▶ _节选_
<<<<
一直以为对文学的爱好是私人化的情感,所以总珍藏于心底,与惯常的工作、生活分清,决不轻易搭界。认识魏平是工作关系,却阴差阳错地提及到了文学,当时他送了一本《爱在深秋》的诗集,令人想起那首同名的歌,一种爱之无奈的境界。他扉页上的照片看上去像一个饥饿的逃犯,而他也声称“靠一杯水活着”,淡泊、贫穷却快乐幸福着。当时感觉他“凸凹”的笔名很拗口,但细细一想,也就自认为明白了:他姓魏名平,一切未必是平?不平自是凸凸凹凹。发现了其独特,拗口便暂且忽略。几年之前,街边一家时装店就贯以“凸凹”的店名,我很冒失地问店主可是魏平的朋友?店主却茫茫然。自以为这不该是重叠的日子里随处可见的词。但我居然在那家叫“凸凹”的店消失以后又在一家酒吧见到。那是一家喜爱四处漂泊的人常聚集的情调酒吧,店堂是我偏爱的那种木质风格,最有趣的是男女洗手间的标志,正是“凸凹”二字,显露出策划者的风趣睿智。他们也许和魏平一样,把人世看得透透的。凸和凹是事物的两极,如男女、天地、生死、昼夜,看似距离遥远,水火不溶,但两个字叠在一起却巧妙地达到平衡,天衣无缝,珠联璧合。这是许多人花很多时间去追究和思索的谜底。
>>>>
▶ _已存记录_
<<<<
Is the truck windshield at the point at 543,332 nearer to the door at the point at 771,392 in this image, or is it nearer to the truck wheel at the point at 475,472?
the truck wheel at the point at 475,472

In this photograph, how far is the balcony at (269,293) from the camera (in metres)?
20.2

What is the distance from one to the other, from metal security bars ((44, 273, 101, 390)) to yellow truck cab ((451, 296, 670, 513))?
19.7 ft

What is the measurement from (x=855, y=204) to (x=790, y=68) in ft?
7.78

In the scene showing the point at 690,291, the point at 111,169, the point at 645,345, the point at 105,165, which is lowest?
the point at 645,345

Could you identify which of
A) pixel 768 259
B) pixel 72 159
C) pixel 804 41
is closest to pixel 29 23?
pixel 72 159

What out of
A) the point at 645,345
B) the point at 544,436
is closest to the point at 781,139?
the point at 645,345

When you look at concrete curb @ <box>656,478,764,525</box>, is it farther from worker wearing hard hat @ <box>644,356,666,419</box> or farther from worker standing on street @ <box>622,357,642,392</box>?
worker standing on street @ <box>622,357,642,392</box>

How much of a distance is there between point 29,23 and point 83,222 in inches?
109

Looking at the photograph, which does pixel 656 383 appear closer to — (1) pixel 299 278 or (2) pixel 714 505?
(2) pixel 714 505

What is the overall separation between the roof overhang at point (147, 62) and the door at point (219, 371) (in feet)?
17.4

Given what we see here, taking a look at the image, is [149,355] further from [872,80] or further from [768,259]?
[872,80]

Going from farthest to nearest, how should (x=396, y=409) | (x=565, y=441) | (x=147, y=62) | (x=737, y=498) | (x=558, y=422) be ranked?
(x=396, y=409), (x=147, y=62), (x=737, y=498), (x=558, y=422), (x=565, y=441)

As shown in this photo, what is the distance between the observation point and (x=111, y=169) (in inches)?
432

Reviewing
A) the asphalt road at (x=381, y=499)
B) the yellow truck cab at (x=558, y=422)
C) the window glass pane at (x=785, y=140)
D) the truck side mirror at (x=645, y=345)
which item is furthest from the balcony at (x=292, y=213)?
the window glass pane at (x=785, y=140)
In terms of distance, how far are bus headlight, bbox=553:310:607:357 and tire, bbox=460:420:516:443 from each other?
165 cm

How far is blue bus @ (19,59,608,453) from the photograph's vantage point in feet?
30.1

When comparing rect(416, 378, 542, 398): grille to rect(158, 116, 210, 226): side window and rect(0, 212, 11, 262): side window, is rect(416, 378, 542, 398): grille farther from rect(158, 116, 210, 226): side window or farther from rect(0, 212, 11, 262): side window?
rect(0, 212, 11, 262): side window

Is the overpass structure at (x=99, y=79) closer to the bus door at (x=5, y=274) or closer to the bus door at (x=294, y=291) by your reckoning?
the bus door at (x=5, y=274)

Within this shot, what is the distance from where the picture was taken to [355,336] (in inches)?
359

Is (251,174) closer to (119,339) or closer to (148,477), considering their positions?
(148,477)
>>>>
<<<<
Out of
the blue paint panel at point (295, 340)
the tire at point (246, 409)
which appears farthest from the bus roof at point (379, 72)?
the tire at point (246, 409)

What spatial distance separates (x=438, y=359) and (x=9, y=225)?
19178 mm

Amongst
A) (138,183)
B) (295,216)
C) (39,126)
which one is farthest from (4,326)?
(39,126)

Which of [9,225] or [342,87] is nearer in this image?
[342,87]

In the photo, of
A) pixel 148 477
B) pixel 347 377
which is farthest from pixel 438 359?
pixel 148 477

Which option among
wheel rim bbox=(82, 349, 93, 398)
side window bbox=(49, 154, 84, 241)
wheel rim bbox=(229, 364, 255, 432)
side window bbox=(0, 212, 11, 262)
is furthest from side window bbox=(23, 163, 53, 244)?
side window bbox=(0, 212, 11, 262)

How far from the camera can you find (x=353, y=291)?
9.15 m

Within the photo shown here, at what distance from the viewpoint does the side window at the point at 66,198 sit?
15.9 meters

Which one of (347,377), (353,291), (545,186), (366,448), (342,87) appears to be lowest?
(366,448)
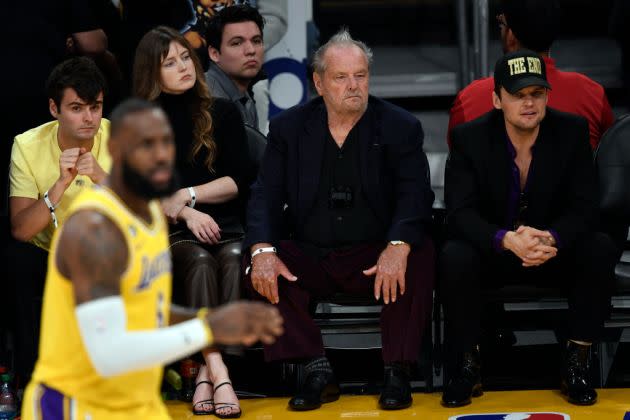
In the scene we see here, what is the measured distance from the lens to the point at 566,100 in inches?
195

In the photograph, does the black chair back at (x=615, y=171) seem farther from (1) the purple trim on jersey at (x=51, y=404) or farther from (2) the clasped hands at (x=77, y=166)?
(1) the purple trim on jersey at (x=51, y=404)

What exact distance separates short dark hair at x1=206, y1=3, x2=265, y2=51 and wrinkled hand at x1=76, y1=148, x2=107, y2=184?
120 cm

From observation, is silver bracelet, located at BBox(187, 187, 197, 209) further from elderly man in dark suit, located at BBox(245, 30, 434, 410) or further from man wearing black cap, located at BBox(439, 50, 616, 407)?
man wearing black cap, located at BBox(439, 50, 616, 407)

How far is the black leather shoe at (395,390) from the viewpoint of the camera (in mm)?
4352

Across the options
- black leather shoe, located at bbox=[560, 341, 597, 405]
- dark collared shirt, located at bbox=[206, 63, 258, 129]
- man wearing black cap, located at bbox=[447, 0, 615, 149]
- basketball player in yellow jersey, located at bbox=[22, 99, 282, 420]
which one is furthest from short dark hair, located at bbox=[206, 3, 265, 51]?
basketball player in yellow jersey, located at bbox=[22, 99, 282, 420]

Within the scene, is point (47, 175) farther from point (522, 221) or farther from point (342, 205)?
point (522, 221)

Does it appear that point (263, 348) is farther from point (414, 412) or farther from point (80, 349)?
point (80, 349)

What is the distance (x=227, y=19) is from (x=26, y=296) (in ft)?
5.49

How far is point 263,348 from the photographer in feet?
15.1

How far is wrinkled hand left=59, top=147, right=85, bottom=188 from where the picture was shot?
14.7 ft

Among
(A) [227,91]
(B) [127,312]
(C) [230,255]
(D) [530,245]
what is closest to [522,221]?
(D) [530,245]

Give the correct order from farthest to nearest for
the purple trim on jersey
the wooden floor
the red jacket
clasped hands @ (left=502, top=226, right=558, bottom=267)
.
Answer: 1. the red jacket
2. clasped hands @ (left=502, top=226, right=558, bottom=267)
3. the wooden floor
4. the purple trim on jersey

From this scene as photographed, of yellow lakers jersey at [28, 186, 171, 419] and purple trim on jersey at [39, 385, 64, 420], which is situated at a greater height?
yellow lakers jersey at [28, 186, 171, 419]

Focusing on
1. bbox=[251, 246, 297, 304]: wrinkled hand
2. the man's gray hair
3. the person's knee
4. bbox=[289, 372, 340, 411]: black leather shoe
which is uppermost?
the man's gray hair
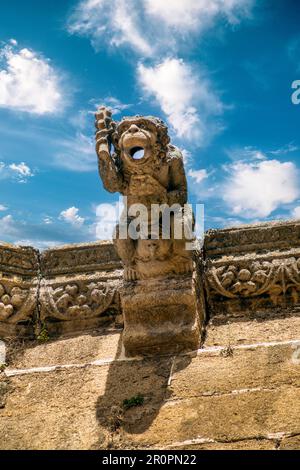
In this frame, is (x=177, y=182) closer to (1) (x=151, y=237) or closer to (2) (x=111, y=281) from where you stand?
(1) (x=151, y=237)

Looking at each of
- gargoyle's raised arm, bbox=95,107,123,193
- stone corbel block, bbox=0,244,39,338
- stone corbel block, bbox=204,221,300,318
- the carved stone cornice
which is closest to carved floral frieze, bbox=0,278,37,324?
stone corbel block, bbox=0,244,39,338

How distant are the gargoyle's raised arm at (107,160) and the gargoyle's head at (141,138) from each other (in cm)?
>>>>
<<<<
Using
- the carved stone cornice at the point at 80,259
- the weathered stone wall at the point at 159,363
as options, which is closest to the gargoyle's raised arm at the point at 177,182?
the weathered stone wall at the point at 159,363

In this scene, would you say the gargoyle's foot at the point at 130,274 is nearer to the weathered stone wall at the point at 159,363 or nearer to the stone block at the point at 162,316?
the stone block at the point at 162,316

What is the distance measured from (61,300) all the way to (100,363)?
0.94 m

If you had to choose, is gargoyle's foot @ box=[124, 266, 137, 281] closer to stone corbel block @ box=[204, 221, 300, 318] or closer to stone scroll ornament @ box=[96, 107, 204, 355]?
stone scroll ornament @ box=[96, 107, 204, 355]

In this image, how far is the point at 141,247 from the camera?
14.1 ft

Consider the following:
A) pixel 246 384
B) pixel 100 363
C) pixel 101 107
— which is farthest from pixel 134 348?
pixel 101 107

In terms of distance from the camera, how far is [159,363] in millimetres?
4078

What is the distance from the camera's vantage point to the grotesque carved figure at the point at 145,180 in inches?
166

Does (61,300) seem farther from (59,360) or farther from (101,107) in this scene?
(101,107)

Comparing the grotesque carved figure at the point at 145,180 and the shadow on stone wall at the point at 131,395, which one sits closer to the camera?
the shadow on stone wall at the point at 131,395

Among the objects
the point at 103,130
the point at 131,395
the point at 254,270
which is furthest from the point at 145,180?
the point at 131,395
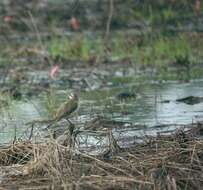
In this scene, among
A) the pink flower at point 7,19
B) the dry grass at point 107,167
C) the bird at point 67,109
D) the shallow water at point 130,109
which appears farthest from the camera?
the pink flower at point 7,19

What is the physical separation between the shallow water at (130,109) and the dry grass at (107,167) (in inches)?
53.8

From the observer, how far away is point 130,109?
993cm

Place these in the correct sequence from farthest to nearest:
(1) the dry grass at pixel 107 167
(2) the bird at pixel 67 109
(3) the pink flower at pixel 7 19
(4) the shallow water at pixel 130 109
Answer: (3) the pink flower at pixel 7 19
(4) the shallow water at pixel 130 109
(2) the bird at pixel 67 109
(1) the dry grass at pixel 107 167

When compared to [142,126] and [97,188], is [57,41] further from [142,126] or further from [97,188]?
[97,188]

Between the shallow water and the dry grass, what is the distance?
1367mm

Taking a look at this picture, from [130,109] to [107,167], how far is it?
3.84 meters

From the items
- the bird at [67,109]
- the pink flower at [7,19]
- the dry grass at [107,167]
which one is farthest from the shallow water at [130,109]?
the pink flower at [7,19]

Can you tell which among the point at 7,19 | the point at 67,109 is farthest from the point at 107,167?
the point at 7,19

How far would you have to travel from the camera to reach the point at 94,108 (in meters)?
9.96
>>>>
▶ _任务说明_
这段关于"凸凹"的节选列举了哪些像凸和凹那样互为两极的事物?请全部列出。 这些记录取自另一个来源。

▶ _回答_
男女、天地、生死、昼夜。